Rohlf shops all year at a host of places including Macy's, Crate and Barrel, Pottery Barn and antique stores. When she sees something she likes, she buys it and adds it to the ever-growing collection.
"I have developed an eye for things," Rohlf said. "I find them everywhere."
Her newest tree is full of figurines. Rohlf said she bought a couple here and there over the years and ended up with at least 30 — enough to decorate an individual tree.
Rohlf's decorating fervor stems from her childhood. She said watching her dad put up the tree and the ensuing excitement as he plugged in the lights for the first time has stuck with her.
"I just enjoy the magic of the holiday season," Rohlf said. "It's just a good time for me."
All of Rohlf's trees are fake this year. She said she used to have real ones but switched over for less mess, though she does love the live trees. Next year Rohlf plans to buy one real tree to set up in the screened porch to be able to enjoy the look and smell of evergreen but keep her floors safe from water and needles.

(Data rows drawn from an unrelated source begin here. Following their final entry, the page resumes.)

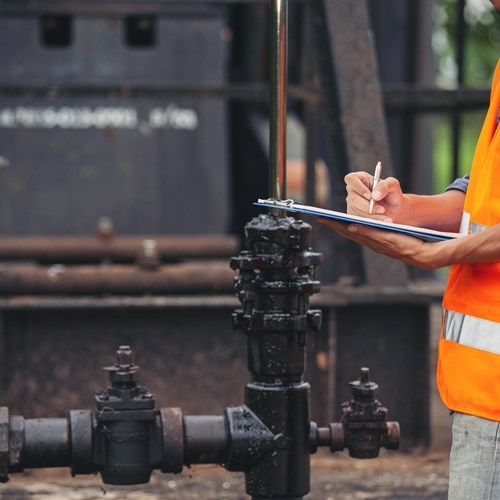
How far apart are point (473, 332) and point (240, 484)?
215 centimetres

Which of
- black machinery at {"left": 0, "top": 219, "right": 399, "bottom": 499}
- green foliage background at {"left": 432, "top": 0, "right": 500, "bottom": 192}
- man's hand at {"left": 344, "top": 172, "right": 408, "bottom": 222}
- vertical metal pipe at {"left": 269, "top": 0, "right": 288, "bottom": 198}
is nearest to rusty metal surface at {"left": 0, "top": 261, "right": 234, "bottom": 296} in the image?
black machinery at {"left": 0, "top": 219, "right": 399, "bottom": 499}

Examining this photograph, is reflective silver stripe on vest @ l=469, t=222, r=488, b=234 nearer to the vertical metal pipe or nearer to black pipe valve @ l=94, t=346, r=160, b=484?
the vertical metal pipe

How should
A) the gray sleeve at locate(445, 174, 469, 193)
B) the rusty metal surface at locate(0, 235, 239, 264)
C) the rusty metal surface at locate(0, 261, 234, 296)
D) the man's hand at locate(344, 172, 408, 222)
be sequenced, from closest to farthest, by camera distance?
the man's hand at locate(344, 172, 408, 222), the gray sleeve at locate(445, 174, 469, 193), the rusty metal surface at locate(0, 261, 234, 296), the rusty metal surface at locate(0, 235, 239, 264)

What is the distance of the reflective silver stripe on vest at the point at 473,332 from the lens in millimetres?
2775

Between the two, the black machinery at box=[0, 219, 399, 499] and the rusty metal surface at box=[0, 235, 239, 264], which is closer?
the black machinery at box=[0, 219, 399, 499]

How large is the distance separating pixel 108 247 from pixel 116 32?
107 centimetres

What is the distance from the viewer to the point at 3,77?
6473mm

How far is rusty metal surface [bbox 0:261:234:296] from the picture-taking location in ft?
17.3

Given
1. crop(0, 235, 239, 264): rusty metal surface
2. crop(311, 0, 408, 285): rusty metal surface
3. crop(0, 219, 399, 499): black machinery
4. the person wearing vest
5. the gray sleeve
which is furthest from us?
crop(0, 235, 239, 264): rusty metal surface

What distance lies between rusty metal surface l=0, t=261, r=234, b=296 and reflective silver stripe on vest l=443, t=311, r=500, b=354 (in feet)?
8.73

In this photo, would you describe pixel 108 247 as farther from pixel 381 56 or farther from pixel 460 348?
pixel 460 348

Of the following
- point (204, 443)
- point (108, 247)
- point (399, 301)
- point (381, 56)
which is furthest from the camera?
point (381, 56)

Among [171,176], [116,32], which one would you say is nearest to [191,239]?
[171,176]

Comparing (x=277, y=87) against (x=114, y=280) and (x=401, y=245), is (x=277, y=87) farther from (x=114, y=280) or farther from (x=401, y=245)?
(x=114, y=280)
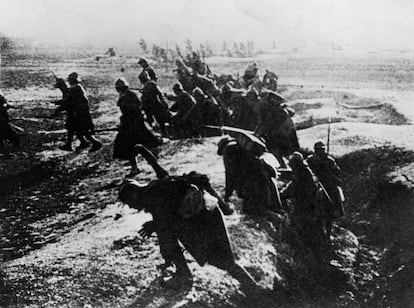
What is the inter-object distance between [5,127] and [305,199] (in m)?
6.65

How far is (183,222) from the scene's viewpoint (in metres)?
4.52

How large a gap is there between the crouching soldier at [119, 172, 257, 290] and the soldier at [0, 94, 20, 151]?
6183 mm

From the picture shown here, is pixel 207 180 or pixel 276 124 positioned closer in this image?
pixel 207 180

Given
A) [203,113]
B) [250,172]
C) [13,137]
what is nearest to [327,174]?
[250,172]

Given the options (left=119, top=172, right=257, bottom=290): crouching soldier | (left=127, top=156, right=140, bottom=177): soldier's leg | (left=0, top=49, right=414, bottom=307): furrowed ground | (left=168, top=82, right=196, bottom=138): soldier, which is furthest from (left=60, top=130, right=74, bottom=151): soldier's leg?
(left=119, top=172, right=257, bottom=290): crouching soldier

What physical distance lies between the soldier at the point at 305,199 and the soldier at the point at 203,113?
163 inches

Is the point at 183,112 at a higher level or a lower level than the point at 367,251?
higher

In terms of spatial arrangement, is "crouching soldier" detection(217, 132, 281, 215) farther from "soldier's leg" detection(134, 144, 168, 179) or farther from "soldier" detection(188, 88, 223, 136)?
"soldier" detection(188, 88, 223, 136)

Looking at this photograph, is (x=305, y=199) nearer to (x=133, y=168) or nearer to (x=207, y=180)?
(x=207, y=180)

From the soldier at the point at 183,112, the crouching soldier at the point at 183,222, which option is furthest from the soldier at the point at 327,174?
the soldier at the point at 183,112

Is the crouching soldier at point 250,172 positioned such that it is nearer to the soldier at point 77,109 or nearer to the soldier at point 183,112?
the soldier at point 183,112

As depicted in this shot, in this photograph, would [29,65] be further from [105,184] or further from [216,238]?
[216,238]

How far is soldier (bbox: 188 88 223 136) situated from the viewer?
32.6 feet

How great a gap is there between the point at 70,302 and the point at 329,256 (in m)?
3.51
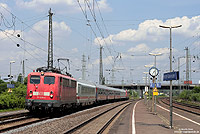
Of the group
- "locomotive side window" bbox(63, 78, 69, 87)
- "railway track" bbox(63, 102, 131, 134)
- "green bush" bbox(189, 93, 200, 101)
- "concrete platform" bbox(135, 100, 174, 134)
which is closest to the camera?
"concrete platform" bbox(135, 100, 174, 134)

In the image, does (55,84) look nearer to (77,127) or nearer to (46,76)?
(46,76)

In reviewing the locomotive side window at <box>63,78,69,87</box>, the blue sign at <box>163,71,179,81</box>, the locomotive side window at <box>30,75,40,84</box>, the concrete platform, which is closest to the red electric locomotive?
the locomotive side window at <box>30,75,40,84</box>

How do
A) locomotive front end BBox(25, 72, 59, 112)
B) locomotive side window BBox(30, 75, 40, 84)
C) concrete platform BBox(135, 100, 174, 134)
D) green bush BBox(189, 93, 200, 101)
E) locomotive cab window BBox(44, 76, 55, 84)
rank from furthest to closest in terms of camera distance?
green bush BBox(189, 93, 200, 101) < locomotive side window BBox(30, 75, 40, 84) < locomotive cab window BBox(44, 76, 55, 84) < locomotive front end BBox(25, 72, 59, 112) < concrete platform BBox(135, 100, 174, 134)

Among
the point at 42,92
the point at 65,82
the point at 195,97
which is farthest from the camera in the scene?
the point at 195,97

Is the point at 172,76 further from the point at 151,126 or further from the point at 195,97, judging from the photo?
the point at 195,97

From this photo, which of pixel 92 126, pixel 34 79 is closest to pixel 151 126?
pixel 92 126

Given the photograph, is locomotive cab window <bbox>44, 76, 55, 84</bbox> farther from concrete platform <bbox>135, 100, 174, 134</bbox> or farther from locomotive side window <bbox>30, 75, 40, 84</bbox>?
concrete platform <bbox>135, 100, 174, 134</bbox>

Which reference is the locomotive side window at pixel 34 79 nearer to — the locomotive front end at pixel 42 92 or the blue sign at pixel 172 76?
the locomotive front end at pixel 42 92

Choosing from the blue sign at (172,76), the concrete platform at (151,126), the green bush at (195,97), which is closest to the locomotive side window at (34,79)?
the concrete platform at (151,126)

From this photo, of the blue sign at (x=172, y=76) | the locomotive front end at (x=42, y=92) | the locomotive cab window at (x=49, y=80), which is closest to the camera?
the blue sign at (x=172, y=76)

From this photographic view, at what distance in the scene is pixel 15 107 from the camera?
31062 mm

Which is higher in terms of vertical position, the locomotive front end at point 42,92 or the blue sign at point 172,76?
the blue sign at point 172,76

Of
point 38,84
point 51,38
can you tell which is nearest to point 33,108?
point 38,84

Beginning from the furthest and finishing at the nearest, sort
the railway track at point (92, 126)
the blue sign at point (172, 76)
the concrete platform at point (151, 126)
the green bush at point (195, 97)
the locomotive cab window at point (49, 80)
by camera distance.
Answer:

Between Rohlf and her husband Greg, the couple has eight children and eight grandchildren, many of whom enjoy the "winter wonderland" the home turns into. Rohlf's husband said it's a vacation just to be able to turn on some Christmas music and enjoy the company of family while admiring the decorations.
The trees stay up for about six weeks and give Rohlf a chance to sit and enjoy the beauty as dusk falls and the trees light up.
"During the Christmas season I watch very little TV," Rohlf said. "I just sit and watch my trees."
Rohlf stretches out her holiday happiness until weeks after Christmas when she resigns herself to packing up her decorations until next year. She said it's a sad time — but at least it's temporary.